Pictures don't belong in the copy; print all the records exactly.

*** SOURCE DATA ***

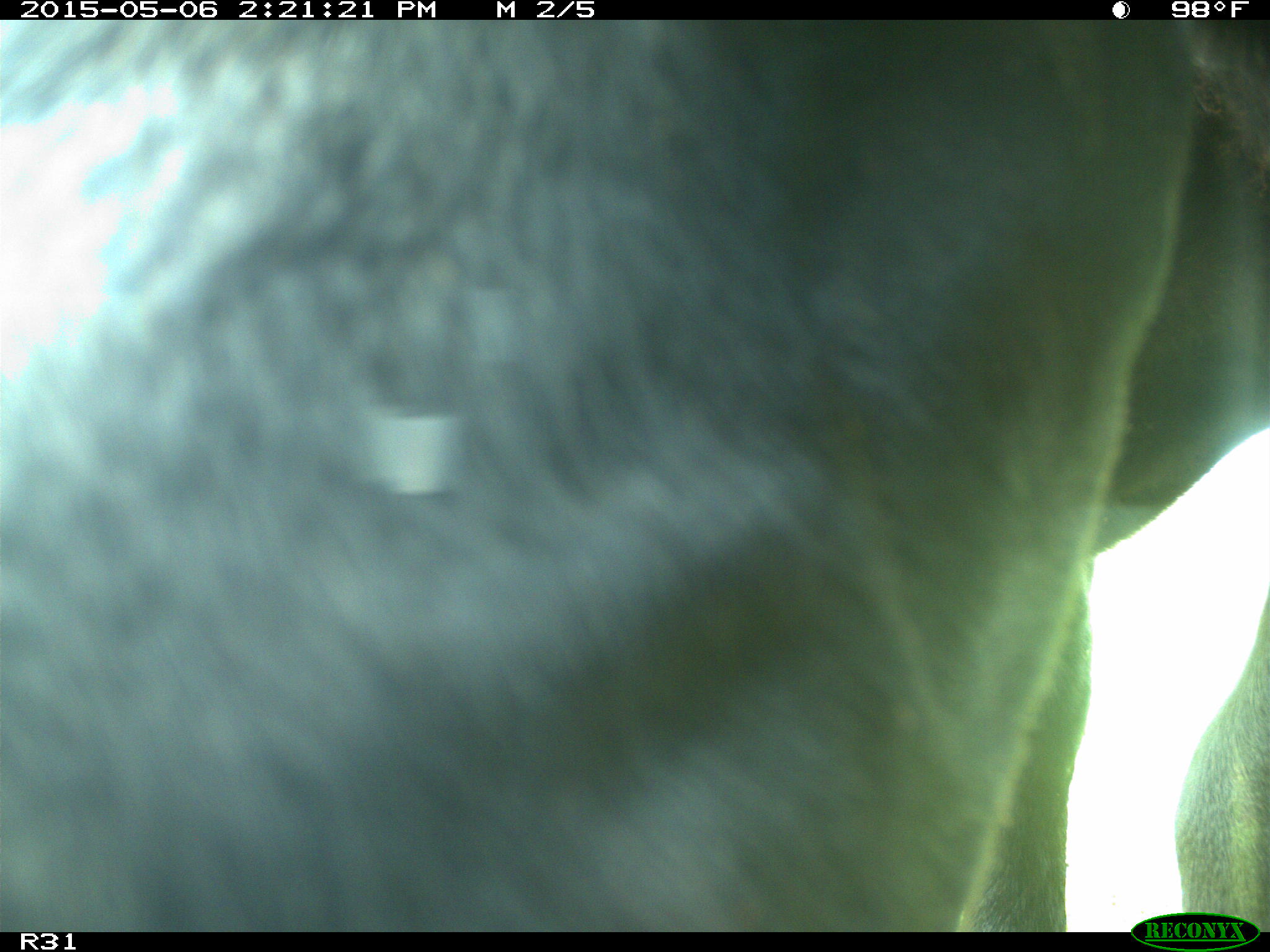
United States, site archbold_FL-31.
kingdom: Animalia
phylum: Chordata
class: Mammalia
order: Artiodactyla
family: Bovidae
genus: Bos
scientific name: Bos taurus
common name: domestic cow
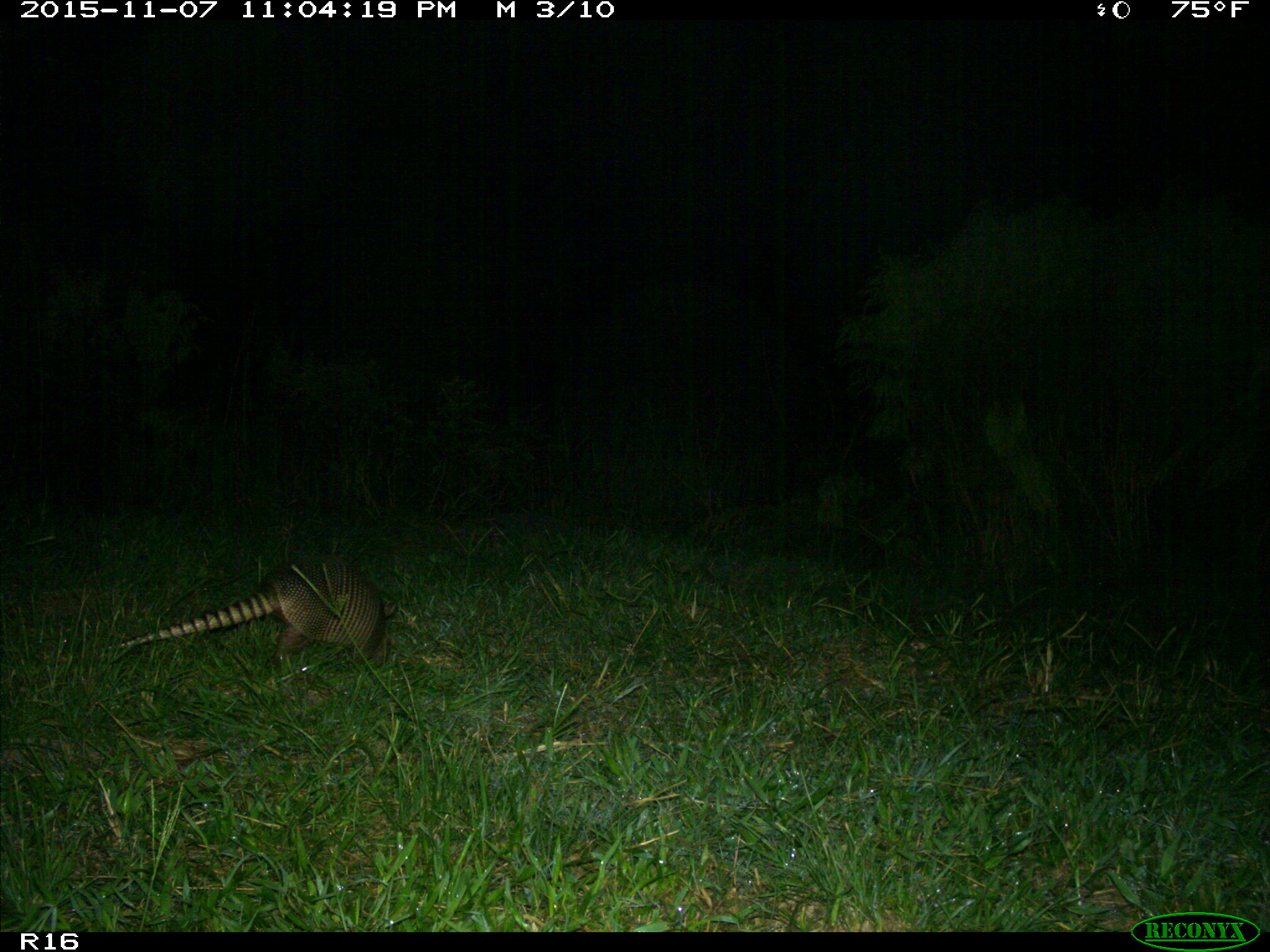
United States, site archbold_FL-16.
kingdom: Animalia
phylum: Chordata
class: Mammalia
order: Cingulata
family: Dasypodidae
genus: Dasypus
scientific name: Dasypus novemcinctus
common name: nine-banded armadillo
Dasypus novemcinctus (nine-banded armadillo).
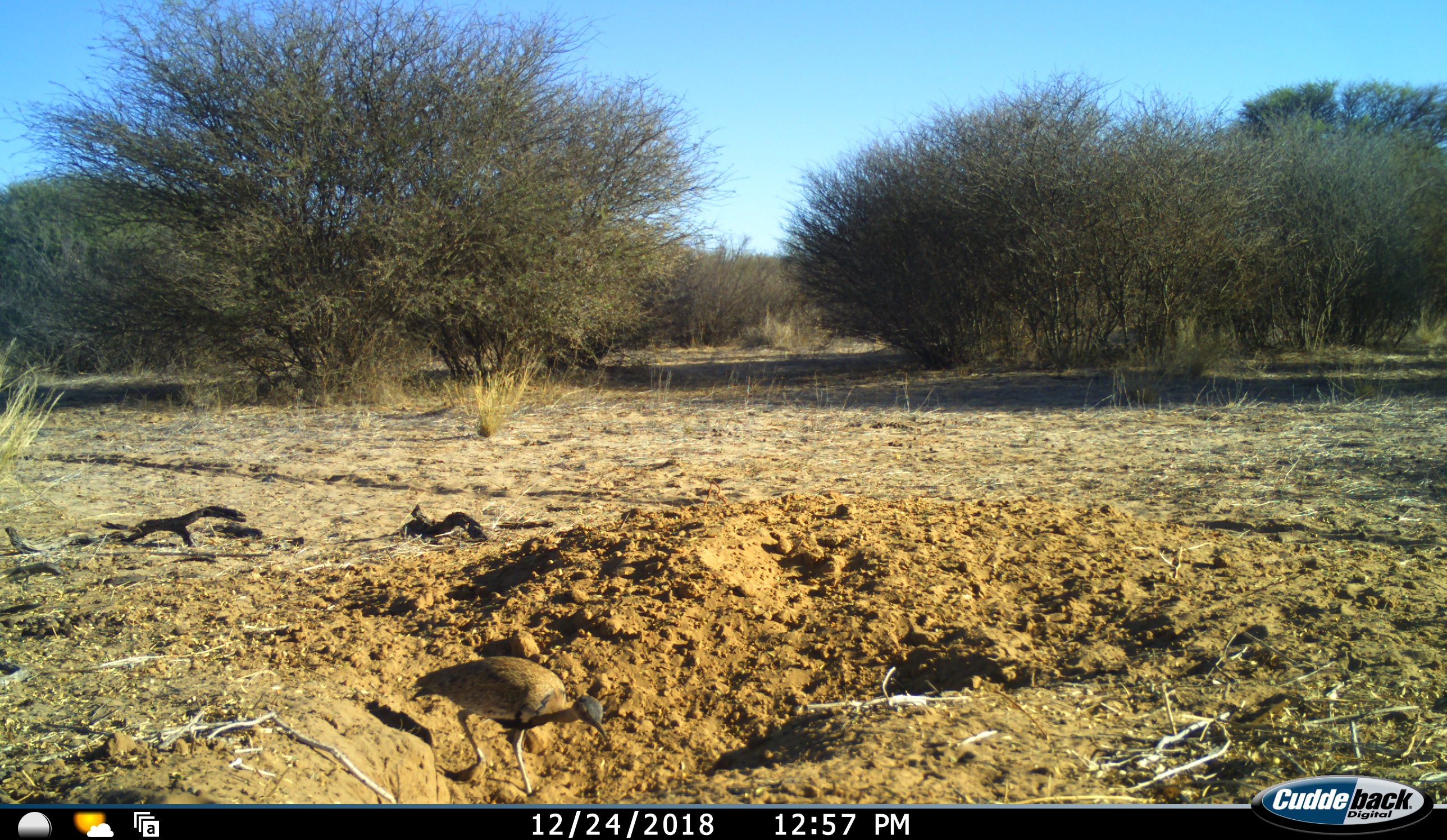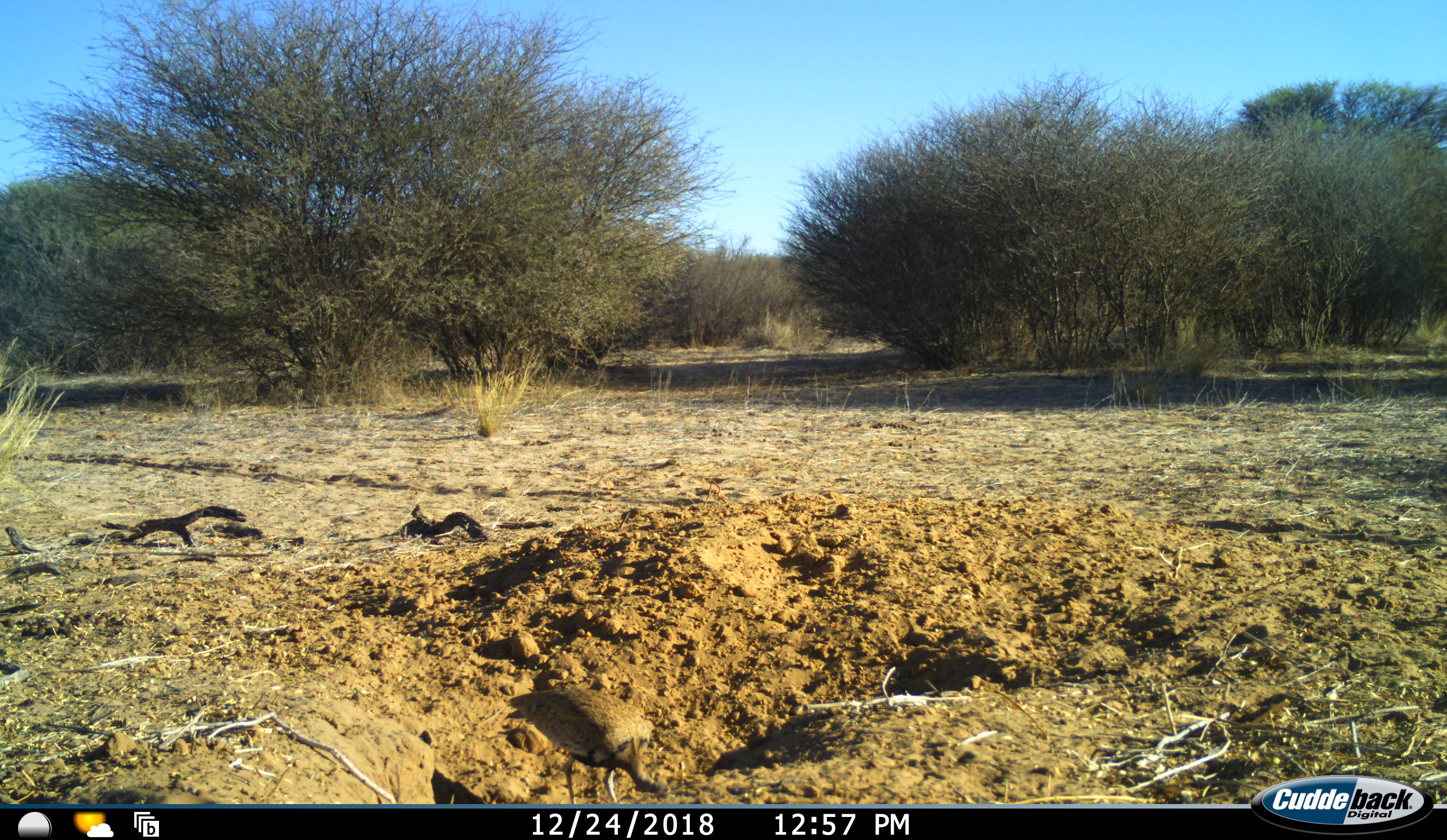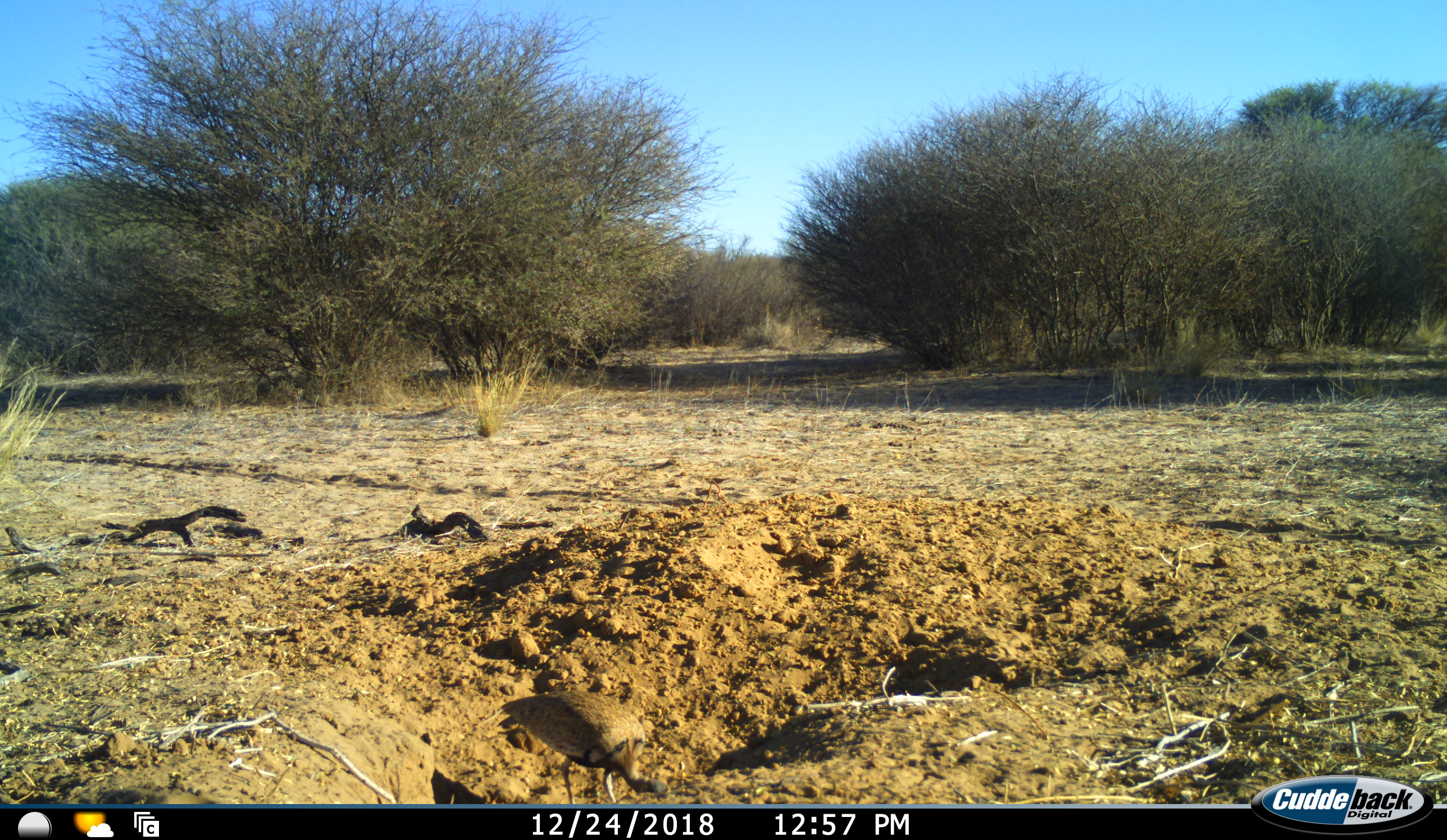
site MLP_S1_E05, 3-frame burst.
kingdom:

*** End of SOURCE DATA ***

_ANSWER_
United States, site archbold_FL-31.
kingdom: Animalia
phylum: Chordata
class: Mammalia
order: Artiodactyla
family: Bovidae
genus: Bos
scientific name: Bos taurus
common name: domestic cow
United States, site archbold_FL-16.
kingdom: Animalia
phylum: Chordata
class: Mammalia
order: Cingulata
family: Dasypodidae
genus: Dasypus
scientific name: Dasypus novemcinctus
common name: nine-banded armadillo
Dasypus novemcinctus (nine-banded armadillo).
site MLP_S1_E05, 3-frame burst.
kingdom:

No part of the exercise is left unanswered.